By Jen Kastner
ODESSA- An Odessan says she was fired from her job at UPS simply because she happens to be a woman. Now, she's suing. The trial starts Tuesday morning at the Midland Federal Courthouse.
Amber Ibarra spent more than five years as the only female driver at the Odessa UPS Package Center.
"It's been a very long roller coaster," she said.
"There was definitely an environment that was hostile to women," Ibarra's attorney, Holly Williams, said.
Williams says Ibarra endured hellish relationships with the men she worked around at UPS. She describes the facility as having debilitating overtones of sexist mentality, which eventually cost Ibarra everything.
"When I lost my job, they took my livelihood away from me. [They took] my career," Ibarra said.
According to the lawsuit, one male coworker repeatedly subjected her to offensive comments. On one occasion, he even paged her while she was with her mother and when she called him back, she claims he asked her to perform oral sex on him.
Williams says, "You can imagine how humiliating that would be."
That same man, she says, would routinely call her a "[expletive] imbecile" and a "[expletive] idiot."
"Obviously that's just horrifying," Williams said.
Ibarra and a few other female coworkers complained to management, and that male coworker was eventually terminated, but Ibarra says it subsequently led several male employees to retaliate against her.
The lawsuit lists a group of male employees who "do not want women in the workplace because they perceive that men are stronger, quicker, and faster than women, and women are weaker, slower, and have menstrual periods."
Comments about female employees' menstrual periods, we're told, were common. Those comments were graphic and we're told they happened multiple times on a daily basis.
"When you're leaving the UPS office, at this point, and you're out on the road, you're thinking about this stuff all day. It's unsafe because you're upset thinking about how they're kind of setting you up to fail," Ibarra said.

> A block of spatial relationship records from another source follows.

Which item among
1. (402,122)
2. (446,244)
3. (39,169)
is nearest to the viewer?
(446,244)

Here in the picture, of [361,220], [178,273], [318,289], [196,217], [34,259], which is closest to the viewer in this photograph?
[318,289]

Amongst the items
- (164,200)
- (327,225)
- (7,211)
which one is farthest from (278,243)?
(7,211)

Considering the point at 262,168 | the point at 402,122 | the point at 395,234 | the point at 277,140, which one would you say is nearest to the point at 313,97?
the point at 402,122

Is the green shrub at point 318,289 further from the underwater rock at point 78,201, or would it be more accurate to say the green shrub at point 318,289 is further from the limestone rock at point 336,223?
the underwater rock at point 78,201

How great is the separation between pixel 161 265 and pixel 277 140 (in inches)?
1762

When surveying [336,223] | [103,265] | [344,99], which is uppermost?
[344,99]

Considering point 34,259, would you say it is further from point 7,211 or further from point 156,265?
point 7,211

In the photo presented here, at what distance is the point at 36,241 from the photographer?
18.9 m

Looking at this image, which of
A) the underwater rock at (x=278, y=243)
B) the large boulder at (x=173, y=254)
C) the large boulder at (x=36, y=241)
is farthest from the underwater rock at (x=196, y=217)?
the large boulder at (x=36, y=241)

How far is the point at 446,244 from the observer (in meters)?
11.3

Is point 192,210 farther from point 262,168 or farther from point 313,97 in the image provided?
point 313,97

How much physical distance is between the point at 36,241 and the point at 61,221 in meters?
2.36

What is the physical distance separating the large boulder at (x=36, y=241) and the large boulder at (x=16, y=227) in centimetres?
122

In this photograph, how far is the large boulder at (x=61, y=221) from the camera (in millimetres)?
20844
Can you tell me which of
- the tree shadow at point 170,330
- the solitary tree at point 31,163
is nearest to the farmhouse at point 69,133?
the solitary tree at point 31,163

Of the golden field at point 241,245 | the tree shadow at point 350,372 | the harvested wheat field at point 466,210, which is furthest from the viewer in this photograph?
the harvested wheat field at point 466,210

"We're told that women were given extra loads and more packages to deliver and heavier packages, just to give them a 'hard time'," Williams said.
Ibarra says she believes the sex discrimination she endured for so long eventually led to her termination.

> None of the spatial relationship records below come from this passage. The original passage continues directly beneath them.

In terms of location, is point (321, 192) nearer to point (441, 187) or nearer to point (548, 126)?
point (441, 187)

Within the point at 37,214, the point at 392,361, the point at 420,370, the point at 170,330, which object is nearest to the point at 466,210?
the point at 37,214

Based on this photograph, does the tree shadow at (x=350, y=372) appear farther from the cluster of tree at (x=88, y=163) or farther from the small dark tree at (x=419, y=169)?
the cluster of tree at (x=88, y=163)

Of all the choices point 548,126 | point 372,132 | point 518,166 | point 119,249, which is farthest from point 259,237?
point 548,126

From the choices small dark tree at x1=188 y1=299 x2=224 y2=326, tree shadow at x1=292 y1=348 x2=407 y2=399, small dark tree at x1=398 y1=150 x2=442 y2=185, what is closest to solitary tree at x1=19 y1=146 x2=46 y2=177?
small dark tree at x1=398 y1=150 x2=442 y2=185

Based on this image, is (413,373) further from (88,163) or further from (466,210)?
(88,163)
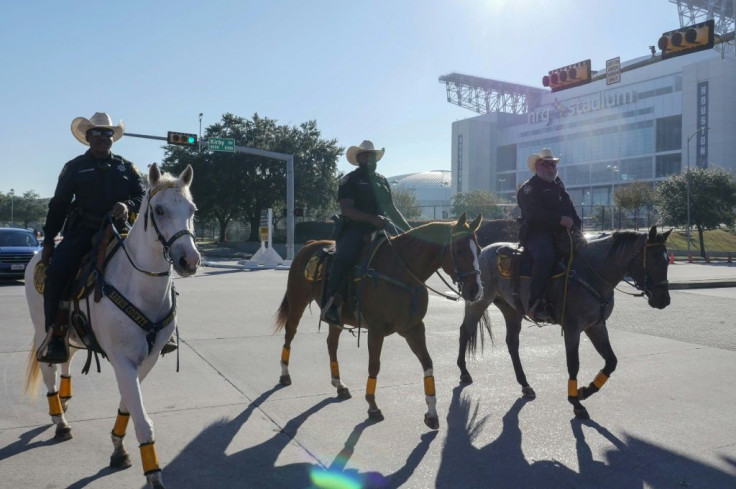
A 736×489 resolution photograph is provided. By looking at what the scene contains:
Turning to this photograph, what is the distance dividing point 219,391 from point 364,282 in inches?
84.8

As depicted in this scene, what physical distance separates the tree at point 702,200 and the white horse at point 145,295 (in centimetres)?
4426

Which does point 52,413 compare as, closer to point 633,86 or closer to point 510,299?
point 510,299

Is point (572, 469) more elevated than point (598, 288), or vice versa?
point (598, 288)

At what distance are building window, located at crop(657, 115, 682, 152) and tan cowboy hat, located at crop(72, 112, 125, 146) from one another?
96710 millimetres

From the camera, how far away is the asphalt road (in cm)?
457

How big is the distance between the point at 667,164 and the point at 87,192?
9763 centimetres

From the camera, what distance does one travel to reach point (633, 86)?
3706 inches

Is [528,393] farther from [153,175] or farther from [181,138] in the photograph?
[181,138]

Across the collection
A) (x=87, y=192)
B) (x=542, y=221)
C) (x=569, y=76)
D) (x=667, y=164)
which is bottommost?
(x=542, y=221)

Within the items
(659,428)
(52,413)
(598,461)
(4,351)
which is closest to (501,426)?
(598,461)

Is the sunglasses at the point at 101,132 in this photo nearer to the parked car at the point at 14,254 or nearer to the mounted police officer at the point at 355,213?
the mounted police officer at the point at 355,213

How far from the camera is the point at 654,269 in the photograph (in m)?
6.19

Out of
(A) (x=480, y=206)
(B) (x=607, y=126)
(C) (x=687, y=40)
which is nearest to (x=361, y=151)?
(C) (x=687, y=40)

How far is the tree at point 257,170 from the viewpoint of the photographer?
154 feet
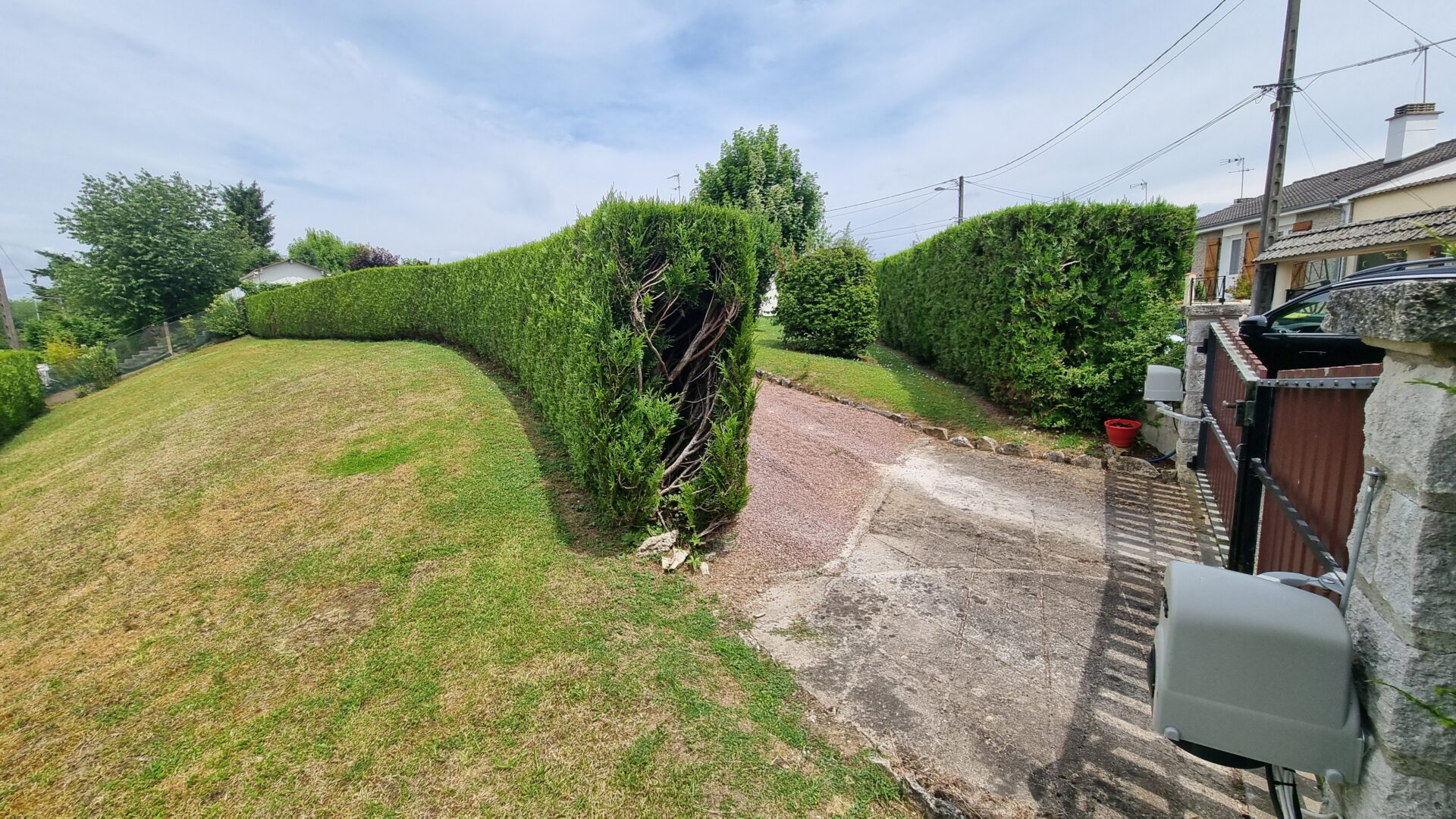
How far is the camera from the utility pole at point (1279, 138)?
950 centimetres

It was in the area of 42nd Street and Golder Avenue where Ibarra got into an accident while driving the company truck.
"She hopped a curb and ran into a telephone pole. She was not injured. It was a single-vehicle accident," Williams said.
The accident eventually resulted in Ibarra's termination. She fought back, even taking her dispute to the Union but the decision to terminate was upheld.

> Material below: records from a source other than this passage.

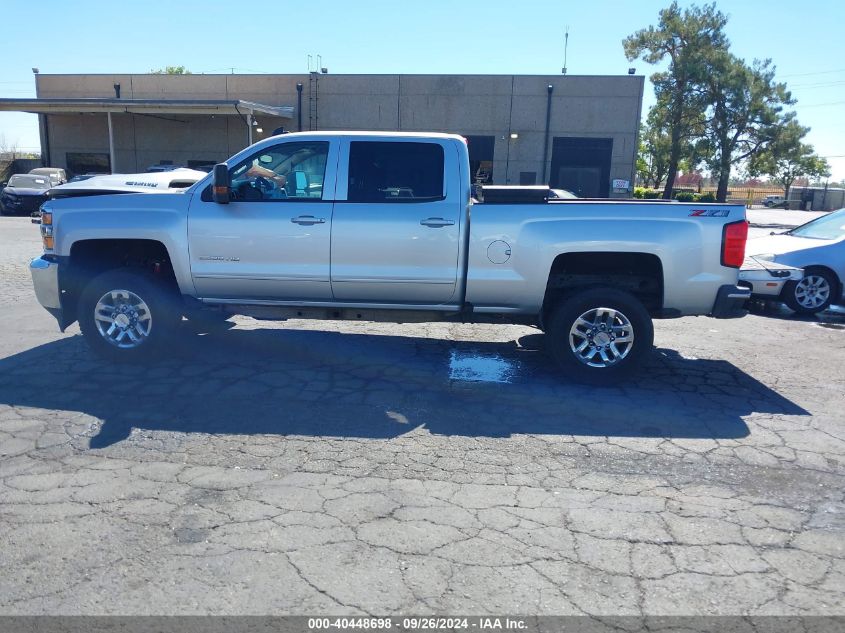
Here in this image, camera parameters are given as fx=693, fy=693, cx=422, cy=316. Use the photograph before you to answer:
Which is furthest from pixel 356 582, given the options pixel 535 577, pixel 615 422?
pixel 615 422

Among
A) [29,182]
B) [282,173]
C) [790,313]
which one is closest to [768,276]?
[790,313]

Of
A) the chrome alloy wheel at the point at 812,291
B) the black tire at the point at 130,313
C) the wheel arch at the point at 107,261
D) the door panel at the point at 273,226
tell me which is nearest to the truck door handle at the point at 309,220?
the door panel at the point at 273,226

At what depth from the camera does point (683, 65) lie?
37875 millimetres

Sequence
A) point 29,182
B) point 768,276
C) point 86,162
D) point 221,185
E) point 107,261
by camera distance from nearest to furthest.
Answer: point 221,185 < point 107,261 < point 768,276 < point 29,182 < point 86,162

The lawsuit references a handful of other male UPS employees who reportedly found themselves in far worse vehicle accidents while driving company trucks but still managed to continue working at the Odessa UPS Package Center.
One man, referenced in the lawsuit, "was involved in an accident involving five vehicles and one fatality" and another man referenced, "fell asleep, ran over and wrecked into a parked car on a highway."
Ibarra is suing for sex discrimination and seeking damages for the money lost during the ordeal and all the emotional stress she says she was put through.
The attorney for UPS tells NewsWest 9, the company doesn't believe it is appropriate to comment on the case until all the evidence is presented in the courtroom.